Speaker 2: Same thing.
Speaker 1: Same infrastructure. So, don't use that kind of software, and sure don't use Phone Parental or whatever they call themselves next according to this.
Speaker 2: I did, I did see a news article too, that Google had announced that they had been hacked in, like, kind of a backdoor way. I think it had come through their like, a Salesforce channel, but two and a half billion Google Cloud users were potentially breached. So, yeah, I think it was Google's threat intelligence group discovered it in June ish. And, yeah, big two and a half billion. Like, I have a number of Google accounts.
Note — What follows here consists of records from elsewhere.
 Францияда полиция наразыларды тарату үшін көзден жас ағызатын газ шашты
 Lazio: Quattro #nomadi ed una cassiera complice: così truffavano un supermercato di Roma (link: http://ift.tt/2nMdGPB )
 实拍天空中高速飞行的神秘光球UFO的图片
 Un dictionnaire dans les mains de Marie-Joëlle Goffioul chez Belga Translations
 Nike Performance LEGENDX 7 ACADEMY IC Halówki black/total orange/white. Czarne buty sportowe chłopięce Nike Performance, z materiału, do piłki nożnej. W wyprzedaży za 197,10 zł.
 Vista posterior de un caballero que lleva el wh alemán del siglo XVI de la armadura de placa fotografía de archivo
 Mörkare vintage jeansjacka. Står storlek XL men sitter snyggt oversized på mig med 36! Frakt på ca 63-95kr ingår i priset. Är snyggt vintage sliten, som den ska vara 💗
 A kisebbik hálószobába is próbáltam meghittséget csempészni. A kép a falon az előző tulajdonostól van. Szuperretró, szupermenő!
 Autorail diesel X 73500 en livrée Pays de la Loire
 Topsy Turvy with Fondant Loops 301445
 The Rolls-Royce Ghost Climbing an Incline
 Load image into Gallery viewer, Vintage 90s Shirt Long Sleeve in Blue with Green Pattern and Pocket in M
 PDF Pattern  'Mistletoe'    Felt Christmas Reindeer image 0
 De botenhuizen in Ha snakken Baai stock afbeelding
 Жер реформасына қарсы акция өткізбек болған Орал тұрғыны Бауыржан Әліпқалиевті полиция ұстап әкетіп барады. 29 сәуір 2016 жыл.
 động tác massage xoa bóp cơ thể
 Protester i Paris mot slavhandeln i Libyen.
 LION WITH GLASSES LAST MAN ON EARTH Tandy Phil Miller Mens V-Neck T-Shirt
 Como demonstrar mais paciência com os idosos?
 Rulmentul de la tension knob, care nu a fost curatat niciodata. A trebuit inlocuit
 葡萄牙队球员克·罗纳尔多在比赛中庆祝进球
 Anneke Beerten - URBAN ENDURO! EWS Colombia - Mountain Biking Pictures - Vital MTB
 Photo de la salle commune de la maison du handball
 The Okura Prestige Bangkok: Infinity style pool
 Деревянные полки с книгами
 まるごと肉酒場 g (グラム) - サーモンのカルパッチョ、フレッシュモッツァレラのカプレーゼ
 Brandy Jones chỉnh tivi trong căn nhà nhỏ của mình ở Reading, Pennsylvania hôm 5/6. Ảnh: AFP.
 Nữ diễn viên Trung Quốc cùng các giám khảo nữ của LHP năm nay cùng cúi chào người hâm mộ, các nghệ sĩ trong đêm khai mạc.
Speaker 1: A lot of people do.
Speaker 2: A lot of pea I think everybody might have annoyed.
Speaker 1: They issue you one now.
Speaker 2: He said yeah. Literally. It's like, do you wanna do anything on the Internet? You need a Google account.
Speaker 1: Yeah. A little bit. K. Speaking of that's bad.
Speaker 2: That's bad. That's bad.
Speaker 1: I like the energy of this weird, delirious, tired version. Oh, that's that sucks.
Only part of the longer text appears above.